Written request 1: Scale the records starting at the line containing "Relative to point" and ending at the last line of the records, giving those lines again with their requests included. Multiply every coordinate in the answers by 1.55 and round to whole numbers, with halves rounding up.

Given text:

University of Virginia Library

Tom Wolfe's 'Radical Chic'

Poo-Pooing The Mau-Mauers (ZONK)

By Rob Buford
Cavalier Daily Staff Writer

Radical Chic & Mau-Mauing the Flak Catchers
By Tom Wolfe
Farrar, Straus and Giroux, 153 pp. $5.95.

Hard to say what hurts more: Torrents of
manic abuse from the Left ("Wolfe... that
racist dog!") or gleaming adulation from
William F. Buckley ("Wolfe... America's
most skillful writer"). One guesses neither gets
too far under Tom Wolfe's non-skin.

The hard fact remains (and this hurts) that
Buckley may be absolutely right — for the wrong reasons. Many of us, who cherish
Wolfe's earlier efforts in the new journalism
(esp. The Electric Kool-Aid Acid Test) as just
as essential to growing up in America as
Ovaltine and French fries, somehow must
grapple with Monarchist Buckley's praise.
And, more importantly, with the new book
itself.

* * * * * *

Although it might have been easy to plead for
more time to consider the question, Radical Chic has
been out of the bag since last Summer, when parts
appeared in New York, thus no one can say he
couldn't see it coming.

It all grew out of a party-meeting held by
Leonard and Felicla Bernstein a year ago in their
Park Avenue 13-room duplex. This last of a series of
such gatherings was aimed at publicizing among New
York Society the very real plight of the Black
Panthers. Fund raising, too, was a goal of what
became Radical Chic.

Radical Chic, Wolfe says, "invariably favors
radicals who seem primitive, exotic, and romantic,
such as the grape workers... the Panthers, with
their leather pieces, Afros, shades, and shoot-outs;
and the Red Indians..." As for the Bernstein fiasco,
the chicness is undeniable, but the presence of
Oakland Field Marshall Don Cox, his fellow Panthers
and several of "their women" could hardly render
radical a group including Otto Preminger, Barbara
Walters and a confusion of well-intentioned liberals.

Mass Freak-Out

White Guilt up against the wall of Black Power
offered itself as a neat, self-contained description of
the whole matter of Radical Chic, given the curiosity
of a simpleton. Later, the New York Times
summoned its maximum of editorial chagrin: Good
God! Panthers wined and dined, perhaps toasted!,
right out in the open, on old Park Avenue! Delirium
Tremendum!

Written request 2: Reproduce the passage of the Radical Chic review starting at "University of Virginia" and ending at "153 pp. $5.95.".

Material to process:
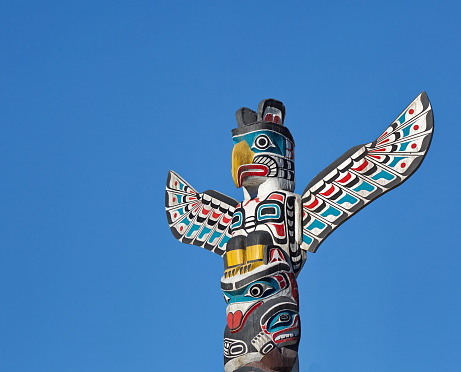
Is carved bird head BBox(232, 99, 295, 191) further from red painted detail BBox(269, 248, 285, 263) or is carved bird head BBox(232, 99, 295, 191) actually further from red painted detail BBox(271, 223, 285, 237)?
red painted detail BBox(269, 248, 285, 263)

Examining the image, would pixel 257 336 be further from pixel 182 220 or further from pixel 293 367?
pixel 182 220

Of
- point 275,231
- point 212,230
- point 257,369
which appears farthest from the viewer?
point 212,230

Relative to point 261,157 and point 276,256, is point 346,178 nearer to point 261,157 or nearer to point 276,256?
point 261,157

Right answer 1:
Relative to point 261,157 and point 276,256, is point 346,178 nearer to point 261,157 or nearer to point 276,256?
point 405,243

Right answer 2:
University of Virginia Library

Tom Wolfe's 'Radical Chic'

Poo-Pooing The Mau-Mauers (ZONK)

By Rob Buford
Cavalier Daily Staff Writer

Radical Chic & Mau-Mauing the Flak Catchers
By Tom Wolfe
Farrar, Straus and Giroux, 153 pp. $5.95.